Welcome to WebmasterWorld Guest from 54.145.11.9

Forum Moderators: open

Message Too Old, No Replies

Slurp just doesn't like my site

Could my robots.txt file somehow be the problem?

     
8:39 am on Dec 4, 2002 (gmt 0)

Senior Member

WebmasterWorld Senior Member 10+ Year Member

joined:June 29, 2000
posts:1133
votes: 0


I have a site of about 15 pages that's been on the Web since July and Inktomi won't deep crawl it. It only crawls robots.txt and the index page. For instance, on Dec. 2 Ink/Si came in and got robots.txt. The next day Ink/cat came in and got only the index page, then left. I have seen this behavior before ... no deep crawl.

All the other SE's have indexed the whole site.

Could there be something wrong with my robots.txt file that somehow gives Slurp a headache and tells it to only get the index page. Here it is, a direct cut and paste:

# bad bots, you are not welcome here so get lost

User-agent: ia_archiver
Disallow: /

User-agent: ia_archiver/1.6
Disallow: /

User-agent: Alexibot
Disallow: /

User-agent: EmailCollector
Disallow: /

User-agent: WebBandit
Disallow: /

User-agent: EmailWolf
Disallow: /

User-agent: ExtractorPro
Disallow: /

User-agent: Zeus
Disallow: /

User-agent: sitecheck.internetseer.com
Disallow: /

8:45 am on Dec 4, 2002 (gmt 0)

Senior Member

WebmasterWorld Senior Member jdmorgan is a WebmasterWorld Top Contributor of All Time 10+ Year Member

joined:Mar 31, 2002
posts:25430
votes: 0


mayor,

It looks OK.

Just for insurance, try running your robots.txt file through the robots.txt validator [searchengineworld.com].

Ink is very slow unless you've paid them for inclusion and frequent spidering. I think it took them almost three months to pick up one of my non-paid sites... So, you can pay or wait. :(

HTH,
Jim

9:06 am on Dec 4, 2002 (gmt 0)

Senior Member

WebmasterWorld Senior Member 10+ Year Member

joined:June 29, 2000
posts:1133
votes: 0


What continues to perplex me is that it Slurp just takes the index page. I do have a link to the site map on the index page, but Slurp won't go get it.

Other people have reported this same behavior, but it seems no one has an explanation. Yet others are reporting that Slurp crawls all over their site.

It's not my policy to disclose URLs, but this site is an experiment with a serious dose of high quality content to see if content is really king. Google says "yes". Fast says "yes". Ask Jeeves says "yes". Alta Vista says "yes". But Inktomi is saying "no".

9:20 am on Dec 4, 2002 (gmt 0)

Junior Member

10+ Year Member

joined:July 26, 2002
posts:166
votes: 0


I have a robots.txt very much like yours with the addition of this right at the bottom:

User-agent: *
Disallow: /

I actually built it from one of the robots.txt's I found here at webmasterworld.

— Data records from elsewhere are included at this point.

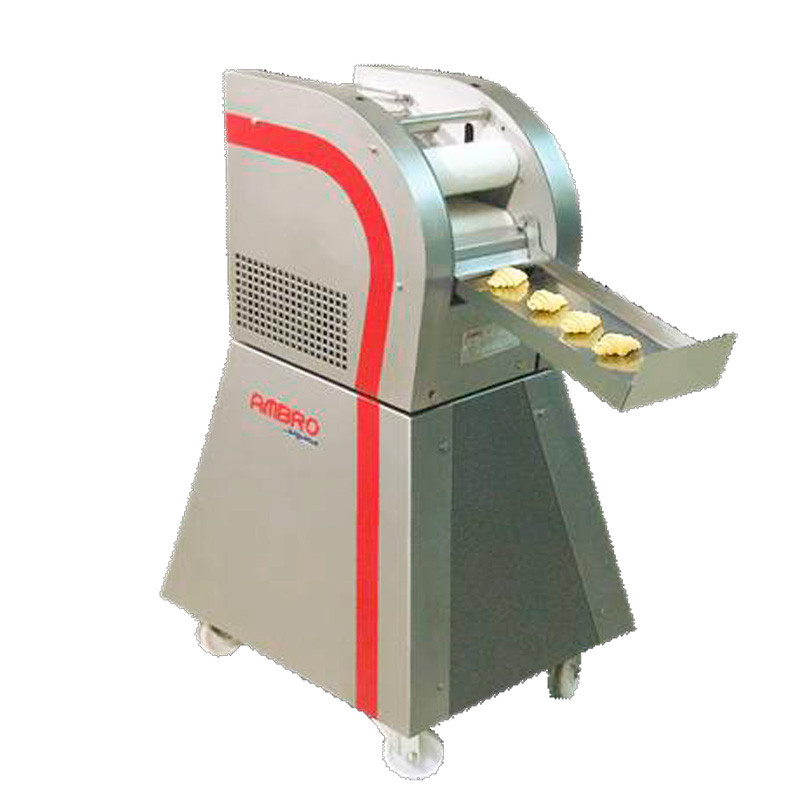 [C2000] Cabezal Armador C2000 Argental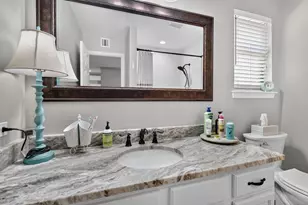 117 Poplar Pl, Niceville, FL 32578 - Photo 25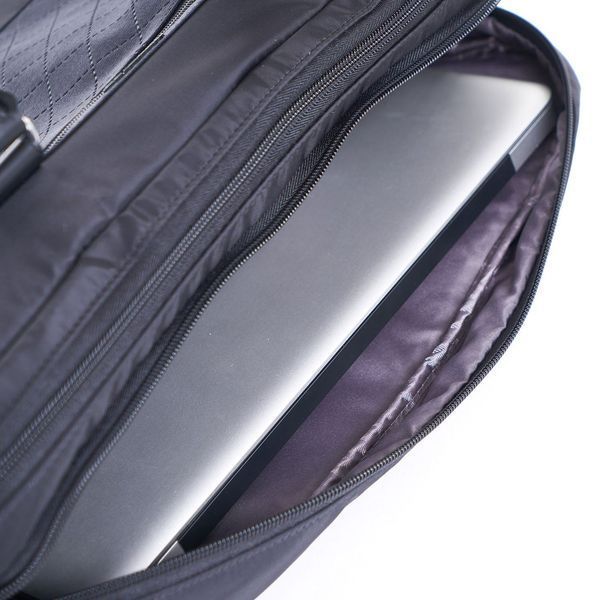 Жіноча ділова сумка Hedgren Diamond Star HDST03L/155 HDST03L/155 фото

I've had no problem with slurp deepcrawling my site over the past one or two months, although I did not submit anywhere or pay anyone for this. However for the first four months or so after they found me they only crawled my index page and sometimes one other main page. I don't know why slurp suddenly decided they liked me but I assumed it was either the passage of time or an increase in backlinks. Slurp has given my files a couple of good going overs since the deepcrawling started anyrate. The robots.txt was the same all this time so I don't think it made any difference.

9:30 am on Dec 4, 2002 (gmt 0)

Senior Member

WebmasterWorld Senior Member 10+ Year Member

joined:June 29, 2000
posts:1133
votes: 0


Shellycat, I apologize that I'm a little confused with your addition.

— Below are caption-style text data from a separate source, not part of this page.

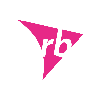 Reckitt Benckiser (RKT) - Icon
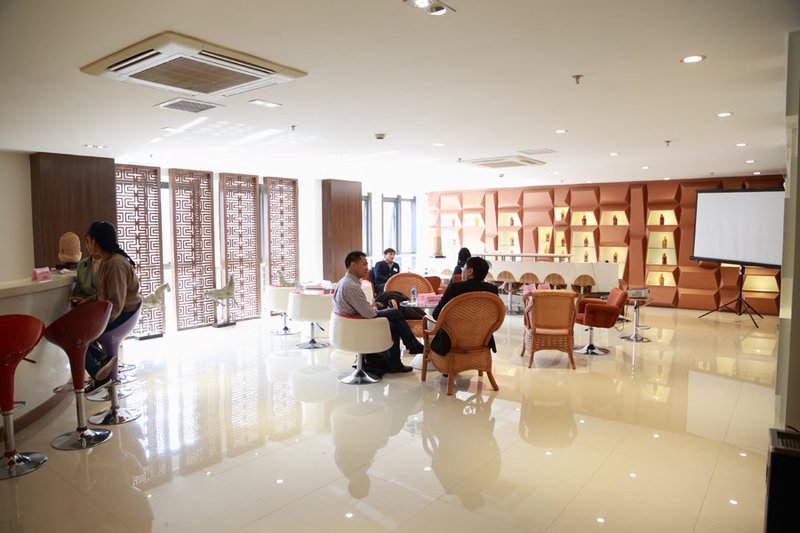 如何为企业年会注入新活力？——策略与实践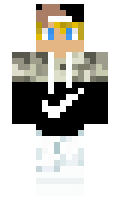 Ketor67 minecraft skin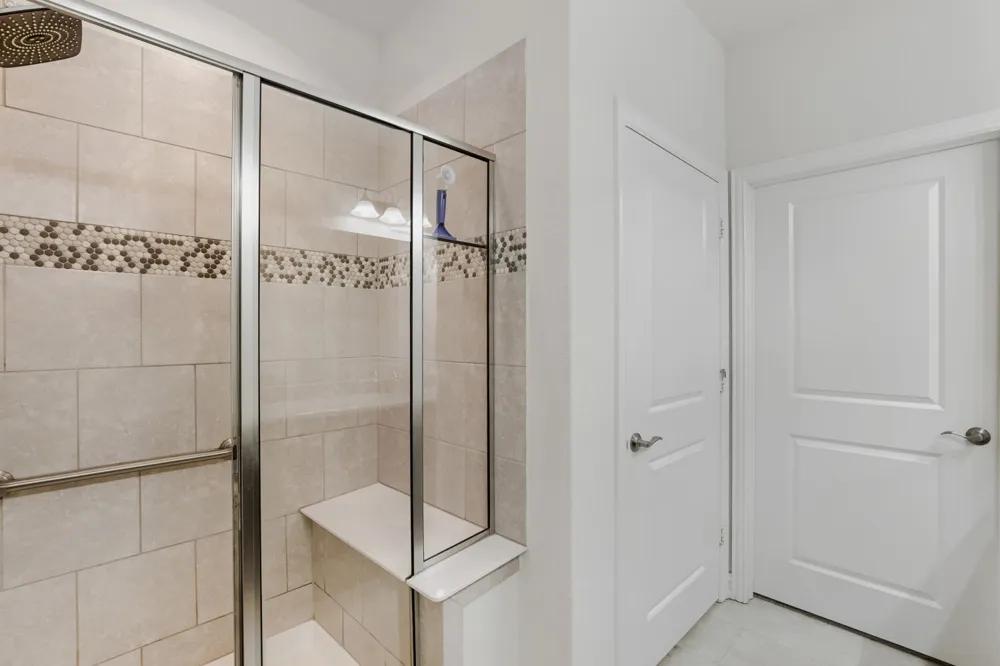 8730 Silent River Road Frisco, TX 75036
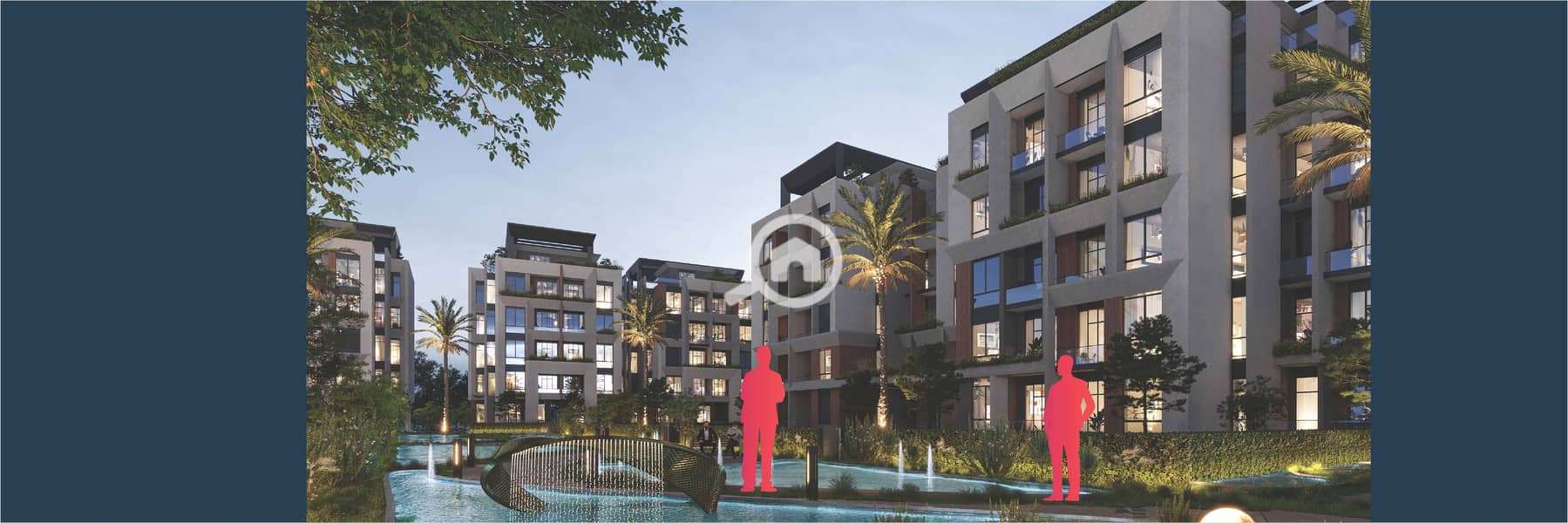 3 the residence pre launch_Page_13. jpg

Unless your file containing:

User-agent: *
Disallow: /

includes a more specific override for individual bots like Slurp, namely:

User-agent: slurp
Disallow:

I would think you are <gasp> excluding all the bots

[edited by: mayor at 9:36 am (utc) on Dec. 4, 2002]

9:34 am on Dec 4, 2002 (gmt 0)

Junior Member

10+ Year Member

joined:July 26, 2002
posts:166
votes: 0


Doh! OK I had it the other way around. Yes, my robots.txt has a list of "allowed" bots (including slurp) and then that at the end. I'm not sure now if my case is applicable to yours, although I would say that if they're taking the index page then the robots.txt file probably isn't upsetting them.

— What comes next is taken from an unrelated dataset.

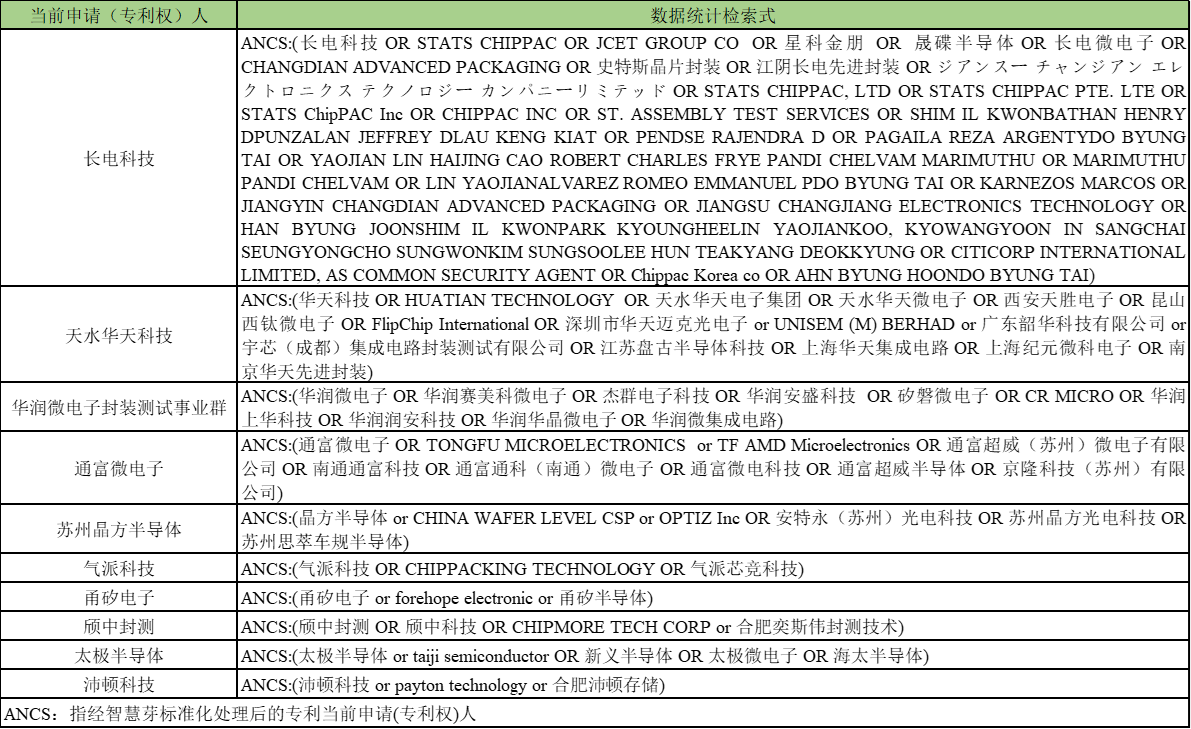 1785479529888699.png 图7.png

Heh, I think it's time I went to bed :)

9:38 am on Dec 4, 2002 (gmt 0)

Senior Member

WebmasterWorld Senior Member 10+ Year Member

joined:June 29, 2000
posts:1133
votes: 0


Thanks a lot for the insight, shellycat. I guess I really have to just wait a while longer. Guess I'll go read "Rip Van Winkle" for farther clues on Inktomi.